(EXERCISE TEXT)
──────
RE: consciousness based on information or computation?
Hear Hear Gilles! This consciousness 'measure' sounds silly. If
consciousness is an objective property of matter, show me a bottle of it.
Consciousness is merely a name we give to a pattern of phenomena. As
Dennett explains, consciousness is like fame: different mental objects catch
the limelight as different parts of the physical brain shout louder. There
is no cartesian theatre where the play of consciousness occurs.
> -----Original Message-----
> From: Gilles HENRI [SMTP:Gilles.Henri.domain.name.hidden]
> Sent: 14 January 1999 11:09
> To: everything-list.domain.name.hidden
> Subject: Re: consciousness based on information or computation?
>
> >Is consciousness based on information or computation? Let me give an
> >example to explain what I mean. Suppose there is a computer running an AI
> >program. Assuming computationalism, this computation should contribute to
> >the measure on conscious experiences. Now suppose there are two computers
> >independently running two identical AI programs with the same inputs.
──────
(ENTRIES PROVIDED)

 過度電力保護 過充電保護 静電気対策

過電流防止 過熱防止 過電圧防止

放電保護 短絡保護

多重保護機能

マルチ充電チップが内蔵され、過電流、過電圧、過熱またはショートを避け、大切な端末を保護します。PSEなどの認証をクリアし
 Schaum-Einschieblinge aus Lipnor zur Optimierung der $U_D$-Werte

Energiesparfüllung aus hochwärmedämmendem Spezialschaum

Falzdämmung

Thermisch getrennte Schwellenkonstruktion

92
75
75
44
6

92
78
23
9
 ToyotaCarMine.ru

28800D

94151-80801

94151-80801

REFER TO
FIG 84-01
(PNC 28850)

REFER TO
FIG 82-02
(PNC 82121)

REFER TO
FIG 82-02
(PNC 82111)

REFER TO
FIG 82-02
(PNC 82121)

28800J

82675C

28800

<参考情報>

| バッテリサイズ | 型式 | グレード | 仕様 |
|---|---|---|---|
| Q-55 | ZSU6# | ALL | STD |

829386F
──────
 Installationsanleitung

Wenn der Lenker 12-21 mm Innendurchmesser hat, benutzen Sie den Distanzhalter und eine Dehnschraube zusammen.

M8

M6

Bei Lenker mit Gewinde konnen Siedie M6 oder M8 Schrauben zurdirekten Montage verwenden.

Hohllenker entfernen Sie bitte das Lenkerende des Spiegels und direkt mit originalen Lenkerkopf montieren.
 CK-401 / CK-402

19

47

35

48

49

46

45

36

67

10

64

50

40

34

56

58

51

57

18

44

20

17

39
──────
(WORK REQUEST) Can you copy the passage of the consciousness reply word for word, starting at "Consciousness is merely" and ending at "Subject: Re: consciousness based on information or computation?"?

(ANSWER TO THIS PROBLEM)
Consciousness is merely a name we give to a pattern of phenomena. As
Dennett explains, consciousness is like fame: different mental objects catch
the limelight as different parts of the physical brain shout louder. There
is no cartesian theatre where the play of consciousness occurs.
> -----Original Message-----
> From: Gilles HENRI [SMTP:Gilles.Henri.domain.name.hidden]
> Sent: 14 January 1999 11:09
> To: everything-list.domain.name.hidden
> Subject: Re: consciousness based on information or computation?